A site plan of the proposed salmon net washing plant. Image: Arch Henderson/Shetland Islands Council planning department

Speaking on behalf of the developer, Dale Hunter of Hunter Planning said there was no requirement for the company to consult with the local community prior to submitting a planning application because the site for the proposed plant was smaller than two hectares.

He said the company was happy to answer any questions that the neighbours may have. “We have not been approached directly by anyone yet,” he said.

In his supporting statement for the planning application which was lodged on 22 February, Hunter said that with “the redevelopment of the Toft Pier and being located in the geographic centre of aquaculture developments, the site is ideally located”.

“At the moment, most aquaculture nets are transported to a facility in mainland Scotland to be washed and this has cost and biosecurity implications,” he added.

“The proposed development is designed to resolve these issues and meet market demand.”

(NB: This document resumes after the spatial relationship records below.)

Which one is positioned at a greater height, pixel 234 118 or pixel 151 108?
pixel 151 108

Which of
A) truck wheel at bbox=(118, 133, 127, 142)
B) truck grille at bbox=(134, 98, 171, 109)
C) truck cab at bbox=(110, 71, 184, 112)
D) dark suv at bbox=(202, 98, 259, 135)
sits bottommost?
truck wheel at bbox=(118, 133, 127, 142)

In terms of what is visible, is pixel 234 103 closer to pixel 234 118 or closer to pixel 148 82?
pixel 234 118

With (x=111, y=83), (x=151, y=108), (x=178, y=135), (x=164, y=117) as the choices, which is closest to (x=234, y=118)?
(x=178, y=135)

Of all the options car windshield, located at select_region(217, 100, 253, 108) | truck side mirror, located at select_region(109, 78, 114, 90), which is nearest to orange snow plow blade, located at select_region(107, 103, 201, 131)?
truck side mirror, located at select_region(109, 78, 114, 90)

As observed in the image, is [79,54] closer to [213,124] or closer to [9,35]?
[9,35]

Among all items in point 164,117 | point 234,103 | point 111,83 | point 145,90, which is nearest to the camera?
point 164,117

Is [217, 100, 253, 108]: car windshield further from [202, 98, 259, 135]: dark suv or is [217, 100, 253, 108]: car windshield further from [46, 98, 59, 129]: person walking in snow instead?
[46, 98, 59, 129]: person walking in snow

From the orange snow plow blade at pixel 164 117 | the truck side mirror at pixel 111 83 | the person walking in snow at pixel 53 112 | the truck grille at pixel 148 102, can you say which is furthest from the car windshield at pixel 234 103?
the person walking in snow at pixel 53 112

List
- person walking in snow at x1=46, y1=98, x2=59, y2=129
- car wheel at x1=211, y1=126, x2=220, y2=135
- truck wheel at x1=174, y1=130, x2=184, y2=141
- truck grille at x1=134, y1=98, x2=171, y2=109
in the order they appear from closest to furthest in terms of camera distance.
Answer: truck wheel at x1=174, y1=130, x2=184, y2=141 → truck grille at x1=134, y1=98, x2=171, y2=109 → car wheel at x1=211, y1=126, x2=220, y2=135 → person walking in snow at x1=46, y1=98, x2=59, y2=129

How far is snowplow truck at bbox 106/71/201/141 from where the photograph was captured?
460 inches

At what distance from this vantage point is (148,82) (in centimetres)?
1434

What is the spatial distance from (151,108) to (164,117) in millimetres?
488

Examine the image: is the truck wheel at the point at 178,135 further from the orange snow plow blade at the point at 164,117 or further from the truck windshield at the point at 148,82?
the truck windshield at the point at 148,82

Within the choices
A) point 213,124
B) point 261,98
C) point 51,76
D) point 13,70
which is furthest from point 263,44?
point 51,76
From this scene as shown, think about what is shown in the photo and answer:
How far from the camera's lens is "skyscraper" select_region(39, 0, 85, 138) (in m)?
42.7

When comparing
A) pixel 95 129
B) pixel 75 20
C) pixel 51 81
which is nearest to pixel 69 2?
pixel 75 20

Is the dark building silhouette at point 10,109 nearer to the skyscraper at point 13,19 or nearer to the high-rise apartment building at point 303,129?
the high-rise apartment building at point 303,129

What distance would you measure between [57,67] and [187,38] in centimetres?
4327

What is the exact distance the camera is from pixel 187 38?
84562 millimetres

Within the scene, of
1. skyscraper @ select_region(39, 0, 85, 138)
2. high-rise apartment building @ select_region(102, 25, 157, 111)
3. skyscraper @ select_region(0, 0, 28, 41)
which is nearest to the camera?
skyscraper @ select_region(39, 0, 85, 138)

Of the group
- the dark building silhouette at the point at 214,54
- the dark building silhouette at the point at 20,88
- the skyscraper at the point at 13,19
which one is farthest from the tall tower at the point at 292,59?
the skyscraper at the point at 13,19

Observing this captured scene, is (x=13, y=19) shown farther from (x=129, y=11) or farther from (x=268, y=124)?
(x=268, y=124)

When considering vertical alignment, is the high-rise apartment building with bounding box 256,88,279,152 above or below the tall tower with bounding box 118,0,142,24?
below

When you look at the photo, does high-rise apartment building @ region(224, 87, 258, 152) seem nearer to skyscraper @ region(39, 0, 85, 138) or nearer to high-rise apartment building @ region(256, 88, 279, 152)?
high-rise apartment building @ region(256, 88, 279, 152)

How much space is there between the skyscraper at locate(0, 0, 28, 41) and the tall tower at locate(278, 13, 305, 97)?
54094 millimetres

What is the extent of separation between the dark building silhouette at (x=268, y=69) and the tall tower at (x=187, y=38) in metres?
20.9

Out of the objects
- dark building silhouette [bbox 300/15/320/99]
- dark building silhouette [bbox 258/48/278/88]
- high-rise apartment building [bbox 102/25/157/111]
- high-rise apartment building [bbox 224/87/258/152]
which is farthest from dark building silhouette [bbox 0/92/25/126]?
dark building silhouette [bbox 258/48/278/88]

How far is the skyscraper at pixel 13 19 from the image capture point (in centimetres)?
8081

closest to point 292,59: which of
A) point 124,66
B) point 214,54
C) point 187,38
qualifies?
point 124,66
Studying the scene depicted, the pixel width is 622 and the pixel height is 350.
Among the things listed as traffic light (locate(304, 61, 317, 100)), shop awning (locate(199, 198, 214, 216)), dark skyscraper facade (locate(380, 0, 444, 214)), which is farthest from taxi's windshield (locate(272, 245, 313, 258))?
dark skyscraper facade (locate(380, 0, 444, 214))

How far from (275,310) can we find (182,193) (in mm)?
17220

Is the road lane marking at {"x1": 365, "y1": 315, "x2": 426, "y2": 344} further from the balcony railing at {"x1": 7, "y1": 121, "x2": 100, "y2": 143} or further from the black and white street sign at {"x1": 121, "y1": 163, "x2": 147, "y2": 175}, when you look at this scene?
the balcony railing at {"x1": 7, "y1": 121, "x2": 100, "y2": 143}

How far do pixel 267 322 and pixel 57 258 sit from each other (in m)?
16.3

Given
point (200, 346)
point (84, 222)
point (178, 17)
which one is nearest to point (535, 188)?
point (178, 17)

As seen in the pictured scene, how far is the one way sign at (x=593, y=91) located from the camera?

Grant Cumming of Grieg Seafood said that it was highly likely that all three salmon producers operating in Shetland would be interested at developing sites in the Sullom Voe area should the ban be lifted, but he refuted rumours that Grieg was already actively working on such plans.

Local councillor Alistair Cooper, meanwhile, said he was content to leave the application for the net cleaning plant to the planning process.

“Now that they [the local residents] have all objected and have raised their concern with planning and the developer has to recognise and deal with the objectors’ concern, I don’t have a locus in this,” he said.

“What happens in these cases is that the developer liaises through the planning department with the objections from the statutory consultees and the local residents. There is a process this is going through, and I don’t have a role in that process at the moment.

“That changes at the point if, the objections lead to a refusal of planning permission. In such a situation the developer is entitled to appeal, and the objectors can then have an advocate to speak on their behalf, and that advocate could be me, and I have done that in the past.”

The council’s roads service, which is one of the statutory consultees, is recommending refusal of the plans as they stand because the access to the proposed site is feared to intervene with queuing traffic and more generally the ferry terminal operation.